──────── Passage provided

Peter Fitzpatrick produced the series "Je toto lokalni, nebo narodni zvyk?" during a 5 month artist-in-residence program at the Meet Factory in Prague. Cub separated from spooked polar bear is Sanja Pahoki's latest investigation into mother-child relationships, mental illness and language. "On the line brings" together national and international artists whose process involves risk or who use their immediate environment to explore universal themes. For Night Projection Window, The Promise, by Boris Eldagsen, questions what we think we know about expectation and salvation. Finbally, at CCP Shop Space: Alan Constable.
Je toto lokalni', nebonàrodnì zvyk?
This series Je toto lokální, nebo národní zvyk? was produced during a five month artist-in-residence program at the Meet Factory in Prague, Czech Republic from November 2007 to April 2008. I was living in the outer suburb of Prague known as Smíchov, a once thriving industrial area that now consists of abandoned factory buildings, crumbling flats and a major transport hub. The transitory people that inhabit this part of Prague are the protagonists in this body of work.
Due to the language barrier that exists outside the tourist area of central Prague, I was relegated to a muted observer wading through the streets of Smíchov. Instead of using a camera to document what I observed, I packed a trusty Tesco A6 Note Book and a pencil. On my return to the studio, in the early hours of the morning, my memory and basic lead scratchings came together to reconstruct a faithful depiction of my subject. As with the nature of photography there are some glitches rendered in the final images. Like double exposures my memory and the characters’ concerns overlap, diffuse and merge—a photographic truth built on a misinterpretation.
This project has been assisted by the Australian Government through the Australia Council, its arts funding and advisory body, Arts ACT and the Australian National University.
Cub separated from spooked polar bear
Cub separated from spooked polar bear is Sanja Pahoki’s latest investigation into mother-child relationships, mental illness and language. The exhibition is based on media reportage of two polar bear cubs that were hand-reared by German zookeepers after being rejected by their mothers. One of the mothers became disturbed when a photographer entered her enclosure. The zoo feared that the fate of the polar bear cub, named Flocke would follow that of two other cubs that had been eaten by their mother, Vilma. Flocke has been compared to Berlin Zoo’s celebrity polar bear, Knut, who was also rejected by his mother Tosca, an ex-East European circus performer. Like Elvis Presley, Knut had a twin brother that died shortly after birth. At the height of Knut’s fame he was photographed by Annie Leibovitz and featured on the cover of Vanity Fair magazine with Leonardo DiCaprio. The decision to hand-rear polar bears has been controversial with some animal activists claiming that the zoos should have let ‘nature take its course’ by leaving the cubs to die. As vindication of this belief there has been speculation about Knut’s mental health. Zookeepers have claimed that Knut is a ‘psychopath’ who is addicted to human adulation.

────────────────

● **Tasks to carry out**:
A - In the exhibition text, replace "Smíchov" with "Karlín" and write out the passage starting with "This series Je" and going on through "body of work.".
B - According to the exhibition text, why did the zoo fear for the polar bear cub named Flocke?

──────── Entries

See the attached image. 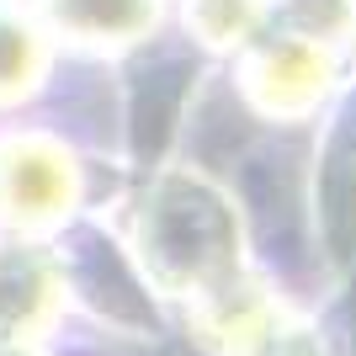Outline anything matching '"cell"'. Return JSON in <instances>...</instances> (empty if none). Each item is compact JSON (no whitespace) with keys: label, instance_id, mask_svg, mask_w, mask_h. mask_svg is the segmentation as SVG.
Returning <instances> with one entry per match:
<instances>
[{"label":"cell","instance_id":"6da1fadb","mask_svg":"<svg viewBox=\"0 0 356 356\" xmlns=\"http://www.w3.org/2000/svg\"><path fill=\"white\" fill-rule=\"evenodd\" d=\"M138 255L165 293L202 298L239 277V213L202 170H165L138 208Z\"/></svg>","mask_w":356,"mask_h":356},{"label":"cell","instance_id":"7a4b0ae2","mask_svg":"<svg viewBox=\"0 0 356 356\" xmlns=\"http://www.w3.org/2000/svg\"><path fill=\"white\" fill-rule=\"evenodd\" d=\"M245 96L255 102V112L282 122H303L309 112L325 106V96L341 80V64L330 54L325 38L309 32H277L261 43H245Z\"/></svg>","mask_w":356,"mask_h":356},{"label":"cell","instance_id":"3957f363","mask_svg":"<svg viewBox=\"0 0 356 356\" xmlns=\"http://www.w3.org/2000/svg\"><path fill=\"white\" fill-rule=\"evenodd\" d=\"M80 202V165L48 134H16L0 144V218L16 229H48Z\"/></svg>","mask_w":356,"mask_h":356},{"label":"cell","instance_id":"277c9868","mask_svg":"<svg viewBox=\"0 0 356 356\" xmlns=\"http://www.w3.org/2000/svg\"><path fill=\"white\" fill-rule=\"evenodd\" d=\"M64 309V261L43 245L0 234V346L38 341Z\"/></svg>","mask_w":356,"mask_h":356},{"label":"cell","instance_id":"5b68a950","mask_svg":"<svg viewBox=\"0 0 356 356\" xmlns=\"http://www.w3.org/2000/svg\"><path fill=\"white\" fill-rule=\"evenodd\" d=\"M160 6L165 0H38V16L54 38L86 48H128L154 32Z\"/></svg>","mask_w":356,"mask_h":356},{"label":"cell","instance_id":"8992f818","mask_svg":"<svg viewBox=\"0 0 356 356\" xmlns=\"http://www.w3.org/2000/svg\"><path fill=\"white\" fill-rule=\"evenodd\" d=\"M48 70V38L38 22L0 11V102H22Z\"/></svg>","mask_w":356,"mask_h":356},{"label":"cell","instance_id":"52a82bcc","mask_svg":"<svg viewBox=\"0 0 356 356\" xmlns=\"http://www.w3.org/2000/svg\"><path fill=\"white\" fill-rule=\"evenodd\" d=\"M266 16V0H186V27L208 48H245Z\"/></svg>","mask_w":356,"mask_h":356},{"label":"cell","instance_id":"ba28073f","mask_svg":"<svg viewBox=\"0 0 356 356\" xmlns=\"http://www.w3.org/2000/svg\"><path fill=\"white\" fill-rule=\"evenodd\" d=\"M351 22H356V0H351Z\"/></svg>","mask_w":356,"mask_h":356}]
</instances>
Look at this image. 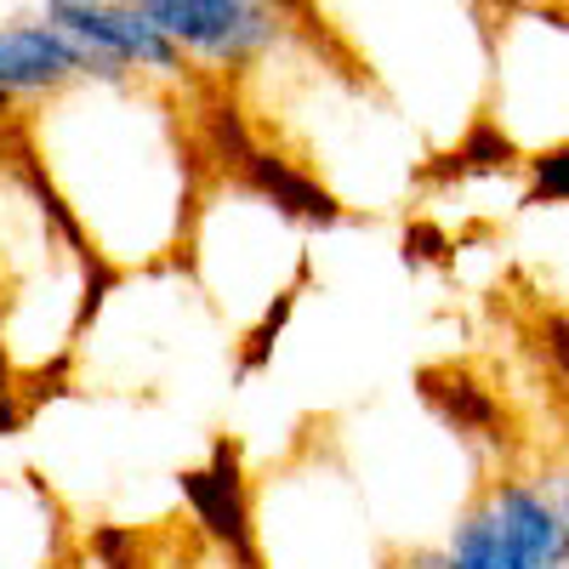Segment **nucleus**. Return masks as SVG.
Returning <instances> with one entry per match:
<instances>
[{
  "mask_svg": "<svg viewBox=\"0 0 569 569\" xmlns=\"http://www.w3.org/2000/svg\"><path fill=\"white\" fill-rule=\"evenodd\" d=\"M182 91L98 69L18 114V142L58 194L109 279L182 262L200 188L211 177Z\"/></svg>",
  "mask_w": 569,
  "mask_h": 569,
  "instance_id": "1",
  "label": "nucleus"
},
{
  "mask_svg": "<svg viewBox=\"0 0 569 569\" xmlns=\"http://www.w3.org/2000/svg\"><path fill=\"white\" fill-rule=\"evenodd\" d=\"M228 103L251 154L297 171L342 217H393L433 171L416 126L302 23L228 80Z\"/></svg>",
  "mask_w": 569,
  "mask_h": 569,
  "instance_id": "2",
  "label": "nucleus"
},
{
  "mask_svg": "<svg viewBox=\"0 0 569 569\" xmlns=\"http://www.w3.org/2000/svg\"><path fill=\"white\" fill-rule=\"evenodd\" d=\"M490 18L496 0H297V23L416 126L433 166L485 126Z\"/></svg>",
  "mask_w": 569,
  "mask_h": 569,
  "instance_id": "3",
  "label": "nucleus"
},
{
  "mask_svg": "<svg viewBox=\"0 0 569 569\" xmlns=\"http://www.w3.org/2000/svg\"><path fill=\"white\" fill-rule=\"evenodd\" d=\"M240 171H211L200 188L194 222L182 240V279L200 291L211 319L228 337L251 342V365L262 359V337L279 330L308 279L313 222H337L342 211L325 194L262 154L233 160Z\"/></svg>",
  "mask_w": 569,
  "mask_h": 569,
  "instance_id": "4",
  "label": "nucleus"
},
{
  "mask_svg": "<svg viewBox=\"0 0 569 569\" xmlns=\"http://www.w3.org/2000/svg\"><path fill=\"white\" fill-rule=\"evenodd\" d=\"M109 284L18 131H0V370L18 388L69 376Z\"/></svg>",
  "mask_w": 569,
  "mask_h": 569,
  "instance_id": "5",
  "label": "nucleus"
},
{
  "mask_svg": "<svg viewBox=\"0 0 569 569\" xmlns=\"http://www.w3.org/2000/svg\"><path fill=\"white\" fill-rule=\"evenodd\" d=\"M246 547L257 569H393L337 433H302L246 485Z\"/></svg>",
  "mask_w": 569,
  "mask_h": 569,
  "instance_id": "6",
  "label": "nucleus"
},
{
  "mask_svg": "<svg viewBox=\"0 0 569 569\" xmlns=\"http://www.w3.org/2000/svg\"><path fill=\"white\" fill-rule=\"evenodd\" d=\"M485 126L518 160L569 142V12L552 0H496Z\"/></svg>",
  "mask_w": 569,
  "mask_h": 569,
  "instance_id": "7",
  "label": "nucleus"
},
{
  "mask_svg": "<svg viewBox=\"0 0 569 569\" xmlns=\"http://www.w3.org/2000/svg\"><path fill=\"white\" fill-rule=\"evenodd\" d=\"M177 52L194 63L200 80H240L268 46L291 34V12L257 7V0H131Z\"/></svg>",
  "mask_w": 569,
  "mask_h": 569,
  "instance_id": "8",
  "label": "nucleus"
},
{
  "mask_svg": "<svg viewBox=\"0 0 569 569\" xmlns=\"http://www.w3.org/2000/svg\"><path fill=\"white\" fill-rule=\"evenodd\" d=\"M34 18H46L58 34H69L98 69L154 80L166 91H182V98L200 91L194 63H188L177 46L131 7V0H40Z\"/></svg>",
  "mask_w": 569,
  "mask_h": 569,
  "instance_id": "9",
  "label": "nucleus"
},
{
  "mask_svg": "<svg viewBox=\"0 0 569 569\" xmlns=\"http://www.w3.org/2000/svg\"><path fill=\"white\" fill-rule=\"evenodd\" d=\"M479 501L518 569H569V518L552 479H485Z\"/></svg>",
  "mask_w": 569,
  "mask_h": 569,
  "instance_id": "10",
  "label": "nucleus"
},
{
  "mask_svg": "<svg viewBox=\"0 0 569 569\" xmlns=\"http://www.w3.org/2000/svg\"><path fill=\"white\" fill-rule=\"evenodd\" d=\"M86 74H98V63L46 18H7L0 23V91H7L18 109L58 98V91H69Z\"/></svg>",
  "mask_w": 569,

────────────────

● **Answers for the exercise**:
A -
This series Je toto lokální, nebo národní zvyk? was produced during a five month artist-in-residence program at the Meet Factory in Prague, Czech Republic from November 2007 to April 2008. I was living in the outer suburb of Prague known as Karlín, a once thriving industrial area that now consists of abandoned factory buildings, crumbling flats and a major transport hub. The transitory people that inhabit this part of Prague are the protagonists in this body of work.

B - The zoo feared that Flocke would meet the same fate as two other cubs that had been eaten by their mother, Vilma.